Time magazine informs us that Barack Obama is head over heels in love with Ronald Reagan. And it’s far more than mere love: “Obama ♥ Reagan.” And why not? Reagan, after all, supported all the things that Obama supports: reduced tax rates, reduced regulatory burdens, free trade, military modernization, disinflation, resource allocation by market competition, and limited government. In short: individual freedom and responsibility.
Oops. Mr. Obama in reality has a vision far loftier: He stands foursquare in favor of the things that any Beltway Nostradamus knows are the keys to continued American leadership: greater internet access, one million electric vehicles, wind and solar energy, and more information technology. And the crowning glory: high-speed rail.
And so notwithstanding Time’s silliness, the fundamental difference between Reagan and Obama is obvious: liberty and individual initiative versus top-down coercion. What also is clear is that for Obama, high-speed rail and other such nostrums represent far more than mere sops for the unions, bureaucrats, lawyers, corporate fat cats, and the other interests for whom happiness is a snout deeply embedded in the federal trough. Such central planning is the path toward faster economic and employment growth over the immediate term, and a stronger, more productive U.S. economy in the long run.
And so Obama is no Reagan. Obviously without realizing it, he is instead the American version of Mikhail Gorbachev instituting the Soviet 12th Five-Year Plan (1986-1990).

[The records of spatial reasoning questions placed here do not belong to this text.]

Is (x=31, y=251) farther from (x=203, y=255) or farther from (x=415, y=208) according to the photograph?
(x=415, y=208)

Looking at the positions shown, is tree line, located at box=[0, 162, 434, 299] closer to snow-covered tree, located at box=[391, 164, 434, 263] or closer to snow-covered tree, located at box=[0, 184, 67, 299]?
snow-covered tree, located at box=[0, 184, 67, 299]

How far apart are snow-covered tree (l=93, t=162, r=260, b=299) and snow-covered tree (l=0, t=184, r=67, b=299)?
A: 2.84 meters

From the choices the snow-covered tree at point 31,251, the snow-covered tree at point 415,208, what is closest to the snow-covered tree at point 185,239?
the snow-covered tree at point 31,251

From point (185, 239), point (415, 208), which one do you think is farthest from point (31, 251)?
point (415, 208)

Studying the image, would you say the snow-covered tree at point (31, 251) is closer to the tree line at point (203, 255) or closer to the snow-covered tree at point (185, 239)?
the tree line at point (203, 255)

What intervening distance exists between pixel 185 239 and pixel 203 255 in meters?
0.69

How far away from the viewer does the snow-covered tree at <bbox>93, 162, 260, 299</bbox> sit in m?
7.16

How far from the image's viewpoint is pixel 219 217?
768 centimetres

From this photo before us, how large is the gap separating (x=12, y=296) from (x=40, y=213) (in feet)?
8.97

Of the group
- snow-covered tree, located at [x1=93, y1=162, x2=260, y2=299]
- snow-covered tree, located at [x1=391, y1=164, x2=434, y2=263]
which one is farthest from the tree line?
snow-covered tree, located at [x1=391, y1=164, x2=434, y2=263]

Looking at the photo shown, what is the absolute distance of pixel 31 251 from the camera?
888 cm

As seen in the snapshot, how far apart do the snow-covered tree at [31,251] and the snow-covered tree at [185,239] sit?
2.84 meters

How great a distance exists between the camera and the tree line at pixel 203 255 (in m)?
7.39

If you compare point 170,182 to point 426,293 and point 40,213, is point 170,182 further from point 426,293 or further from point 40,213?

Let us take a stroll down memory lane. Having assumed the leadership of the Communist Party of the Soviet Union in 1985, Gorbachev understood clearly that the economy was poor in some respects and a shambles in most others. The basic problem simply couldn’t be the system itself; after all, the White House GosPlan (the Soviet central planning agency) was populated with the best and the brightest. And so perestroika was the new buzz word, and the key to long-term improvement in Soviet economic performance was … machine tools. Machine tools were the key to the future. That was obvious, anyone could see it: The strong world economies had invested vast sums in modern machine tools, and if only the Soviet Union did the same, its economy too would be world class. Presto! The system could be reinvigorated!